Go to the line below containing "United States, site sanjuan_2014_Unit58_Ivan062." and print exactly from there through the line containing "common name: mule deer", both included. Print nothing else.

> **Stored data**
----

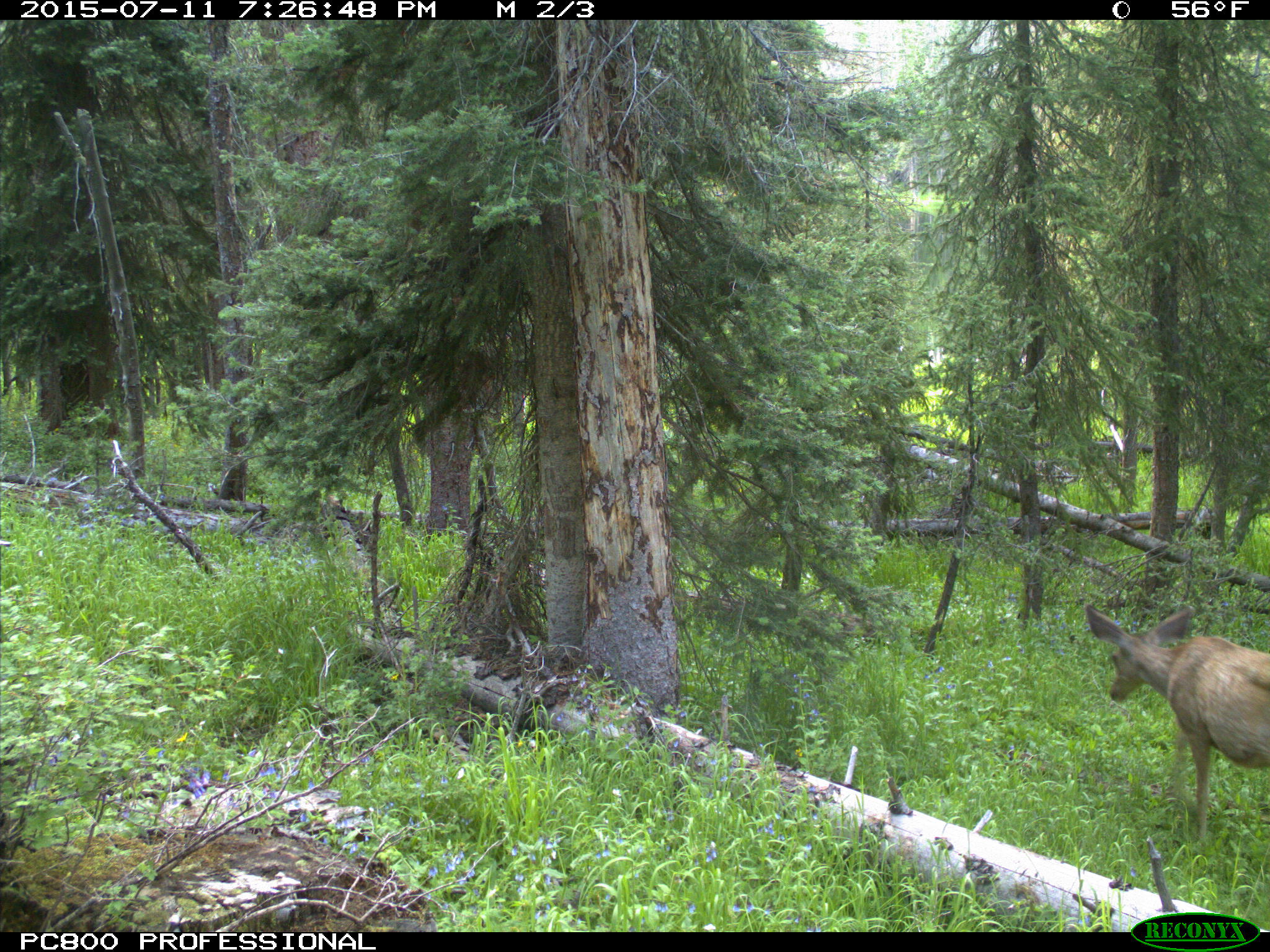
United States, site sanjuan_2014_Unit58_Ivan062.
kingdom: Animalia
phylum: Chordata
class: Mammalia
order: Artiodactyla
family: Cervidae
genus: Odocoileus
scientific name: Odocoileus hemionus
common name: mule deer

----

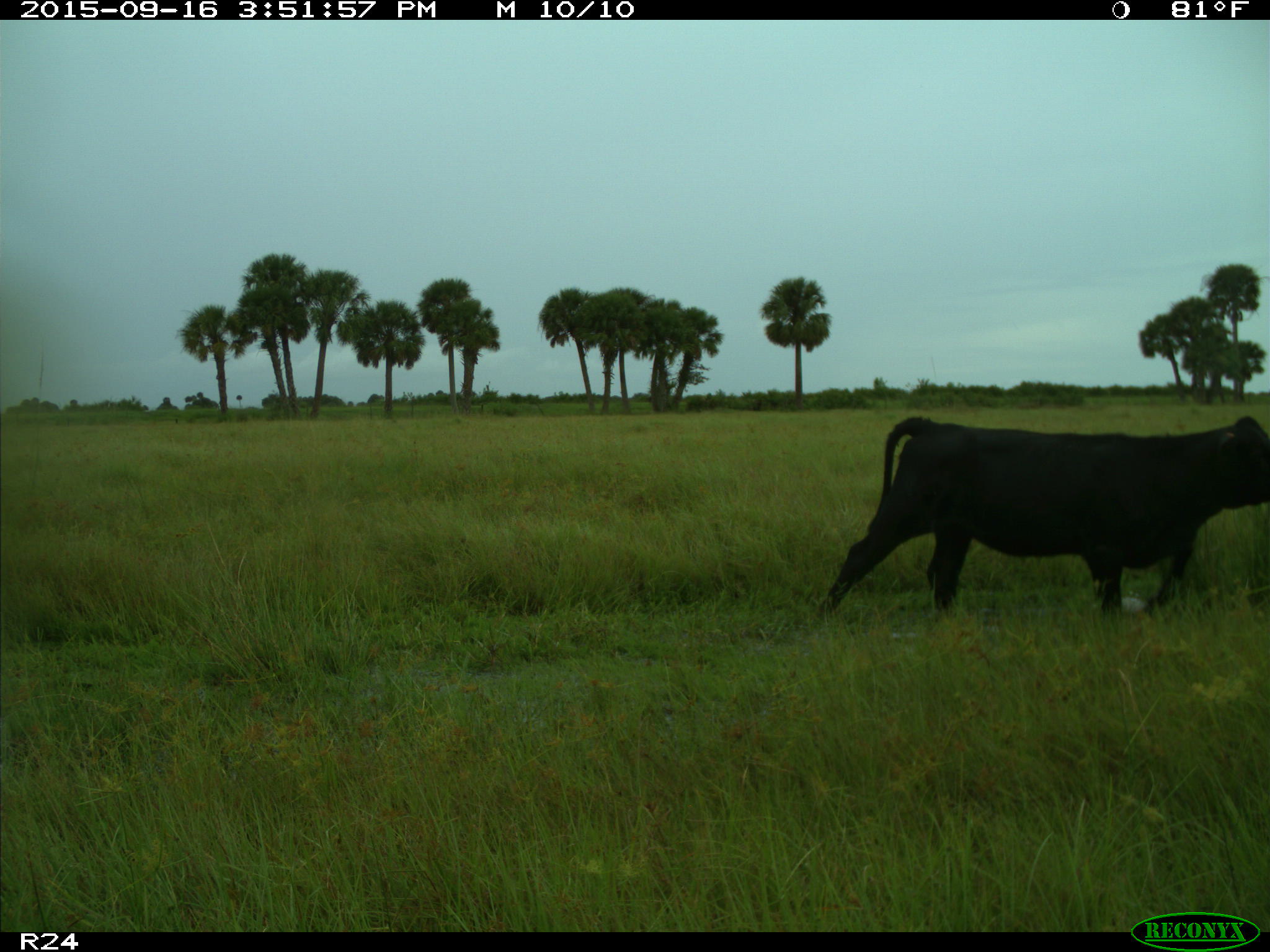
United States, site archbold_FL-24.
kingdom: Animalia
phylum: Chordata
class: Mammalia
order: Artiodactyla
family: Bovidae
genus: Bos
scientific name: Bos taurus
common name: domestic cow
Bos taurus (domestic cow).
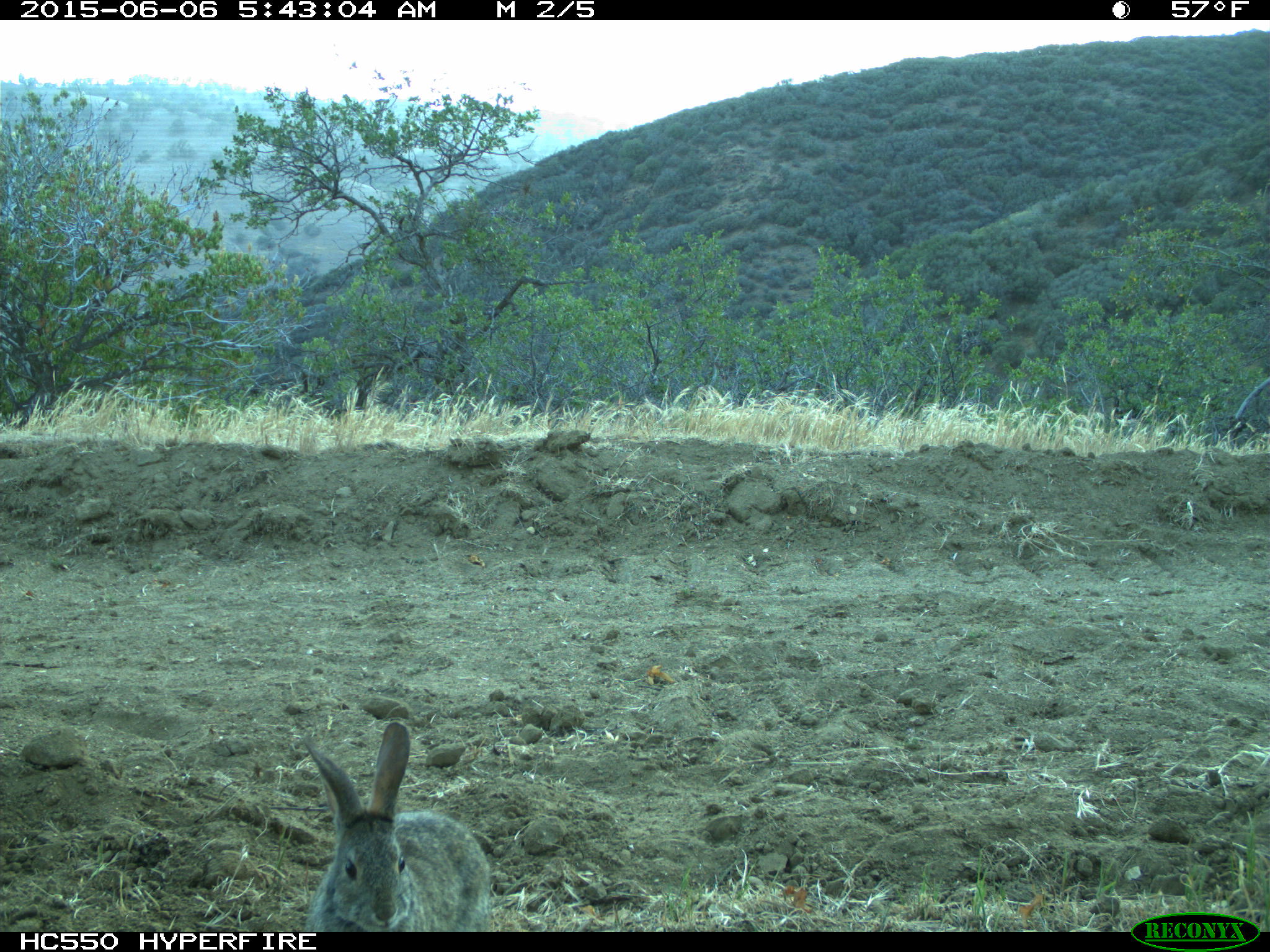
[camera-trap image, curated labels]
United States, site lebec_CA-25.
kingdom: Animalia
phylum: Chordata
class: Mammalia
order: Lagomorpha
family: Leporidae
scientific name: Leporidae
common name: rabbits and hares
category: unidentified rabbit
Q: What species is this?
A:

----

> **Completed exercise**
United States, site sanjuan_2014_Unit58_Ivan062.
kingdom: Animalia
phylum: Chordata
class: Mammalia
order: Artiodactyla
family: Cervidae
genus: Odocoileus
scientific name: Odocoileus hemionus
common name: mule deer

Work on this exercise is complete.